By the way, I do think there are innate differences in the sexes - it is almost impossible not to see this having raised kids of both genders.  It is also fun to joke about women and math skills - I joke with my wife all the time.  However, I am not speaking as the representative of the leading university in the country.  Mr. Sommer's remark is pure supposition, without any real research behind it (he admits as much).  That said, given that he is in charge of an educational institution whose job is to push people of both sexes up to and beyond their potential, it was a stupid statement from the wrong person.

Is this hypocritical on my part - criticizing Mr. Sommers for something I have done myself?  No.  Here is an analogy:  Its may be fun for all of us to joke about French military prowess, or lack thereof (Q:  Why are the streets of Paris lined with trees?  A: Because the Germans like to march in the shade) but it would be absolutely wrong for the president or the state department to do so in any public venue, because they are representing our country in an official capacity.  Mr Sommers is representing Harvard University, and to suggest publicly that half his student body is biologically incapable of being successful in a substantial part of his University's course work is stupid and irresponsible.

UPDATE:

Virginia Postrel comes to Sommers defense here and here.  She argues that Sommers did indeed have quite a bit of good analysis behind him, and that those of us who criticize him are being politically correct and hindering academic inquisitiveness.    Hmmm, maybe.  I have a lot of respect for Ms. Postrel, so if she says I am missing something, I am willing to think about it some more.  However, I will say that all I saw in the write-ups was data that women are underrepresented in math and science related careers (duh) and speculation but no evidence that this may go beyond socialization to biology. 

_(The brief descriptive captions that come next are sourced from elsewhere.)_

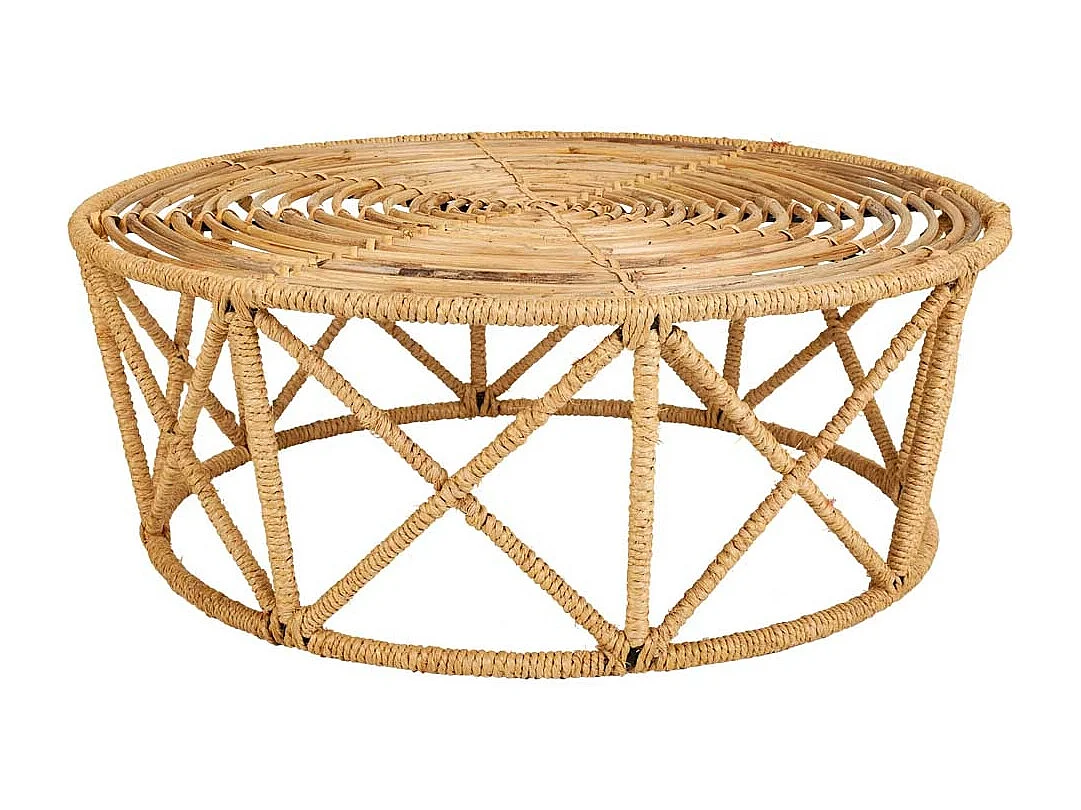 Table basse en canne à sucre 80x80x45h
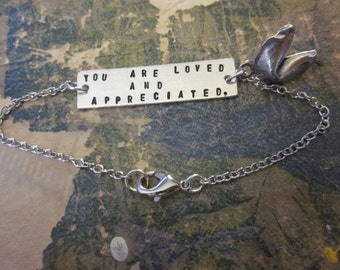 The Rosalie Bracelet - Custom Pewter Fortune Cookie Bracelet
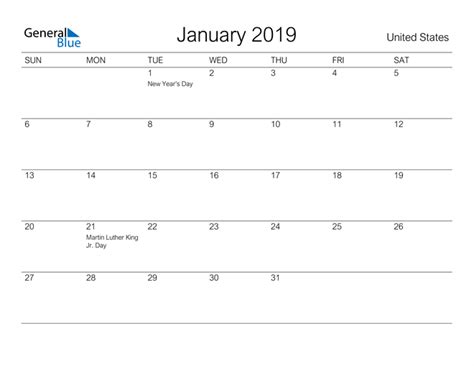 United States January 2019 Calendar With Holidays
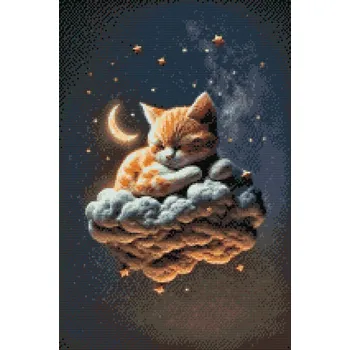 Diamantové malování Diamantové malování - Dobrou noc kotě Velikost: 40x60cm, Rámování: Pouze srolované plátno, Diamanty: Čtvercové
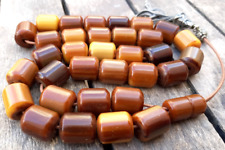 Vintage Brown Muslim Handmade Bakelite Islamic Rossary Prayer 33 Beads 68,3gr picture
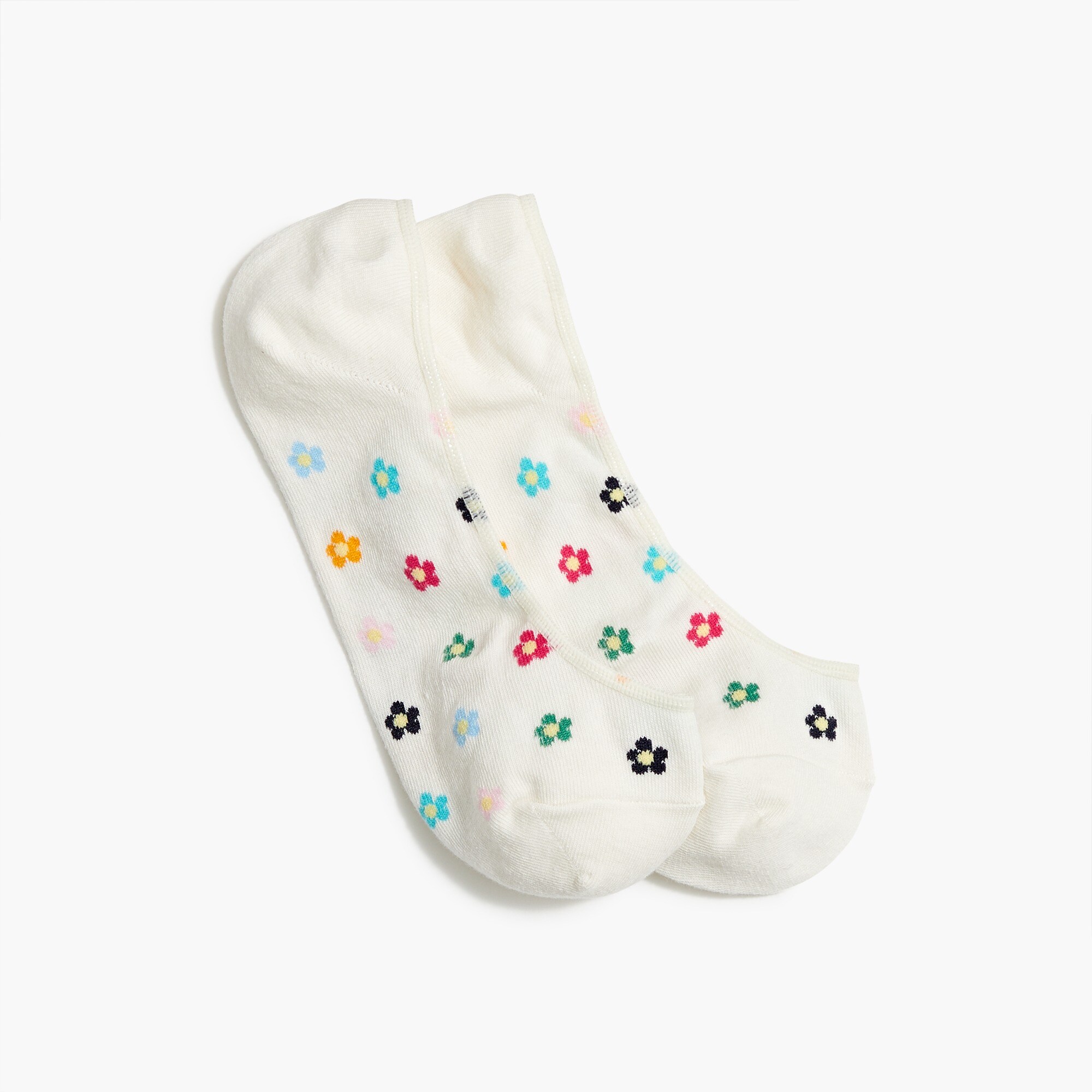 Multicolor daisies no-show socks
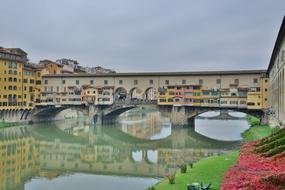 old bridge over the river in the city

I still have trouble buying the biology thing.  For two reasons:

  • The distribution of careers data is loaded with social factors that are really, really hard to control for.  Based on the same data, you might come to the conclusion that blacks are biologically less suited to be corporate CEO's or that men are less suited to being nurses or flight attendants.
  • We are in the middle of a radical change with women and education.  A wave of women more comfortable with educational and intellectual achievement in general is moving through the system.  It is therefore dangerous to read data ahead of the wave - say with 30 and 40 year olds, since everything will change when the wave rolls through. 

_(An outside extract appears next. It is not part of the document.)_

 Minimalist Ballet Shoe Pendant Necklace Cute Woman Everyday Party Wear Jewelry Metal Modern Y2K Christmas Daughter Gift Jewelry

How do I know there is such a wave?  If you graduated high school 20 or more years ago, look at the picture of the honor society in the yearbook.  Likely as not, the picture will be mostly boys.  Now go to just about any high school and look on the wall.  Taking my kids to chess tournaments and the like, I have been in a lot of high schools lately, and it is not at all unusual that the pictures of the honor society are ALL girls - not more girls than before, but all girls.  Then, take a look at college enrollment and the huge influx of women there.  Yes, for various reasons, these women may still not be choosing careers in the sciences, but you can't tell me that they are somehow biologically less prepared to do math.

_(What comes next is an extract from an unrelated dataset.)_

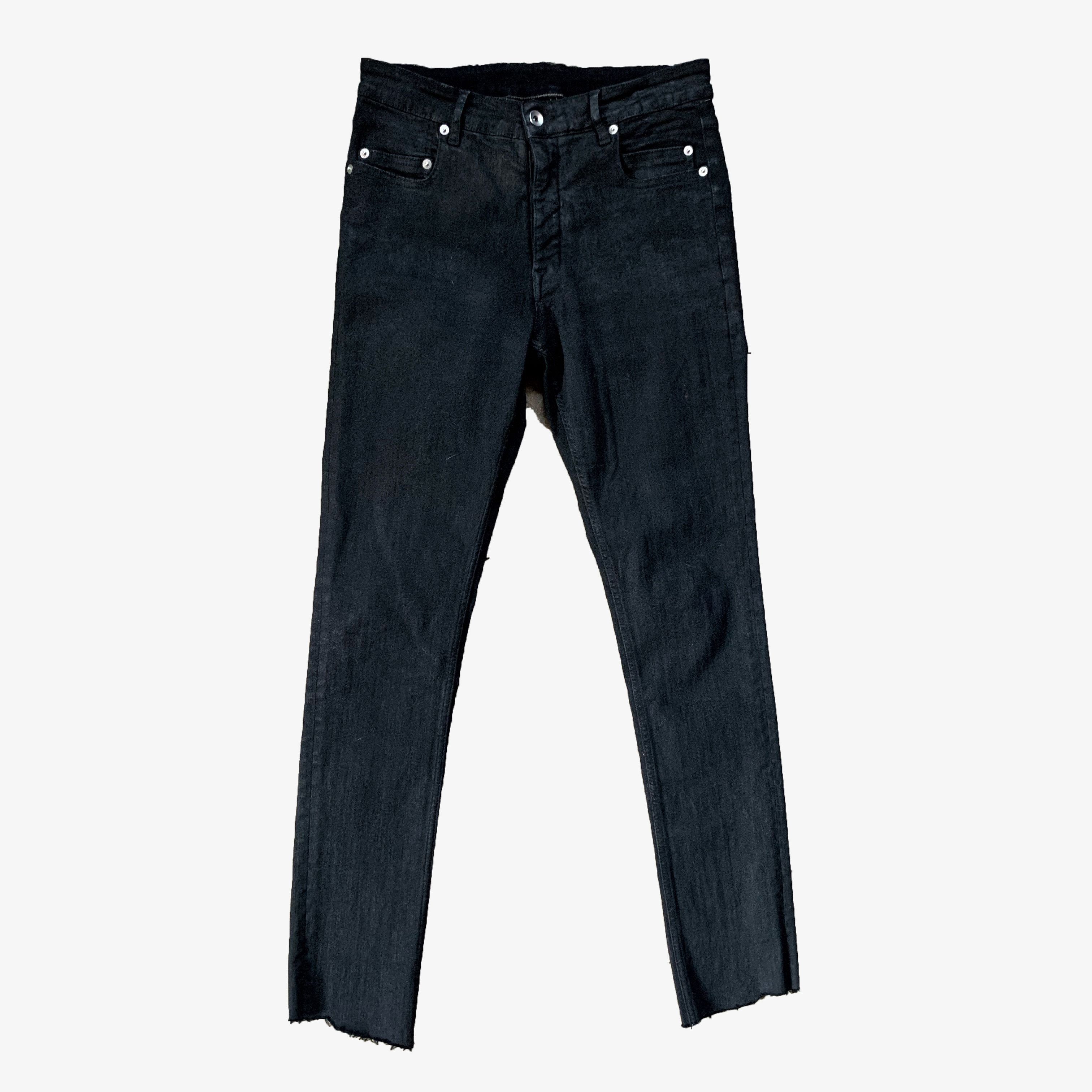 image of Rick Owens Coated Tyrone Jeans in Black, Men's (Size 28)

UPDATE#2:  I really did not intend for this to be such a long post, but there is another good defense of Sommers here at Asymmetrical Information.  Apparently most of the left is explaining the "gap" with bias rather than biology.  Which is funny, because I thought much less about bias but rather personal choice - that for a variety of reasons women were not choosing math/science careers.  Anyway, the post from McCardle had this humorous observation:

Interesting, isn't it, how many of the liberals proclaiming that it's utterly ridiculous to think that a department running 95% leftists might be, consciously or unconsciously, discriminating against those of a more right wing persuasion, find it completely obvious that if a physics department is 80% male, that must be because they're discriminating

lol, anyway, no more.  I have decided to cut Sommers some slack, in part because I obviously don't have all the facts, and in part because I am sympathetic to him since I know for a fact that Harvard University is somewhat less governable than, say, Haiti.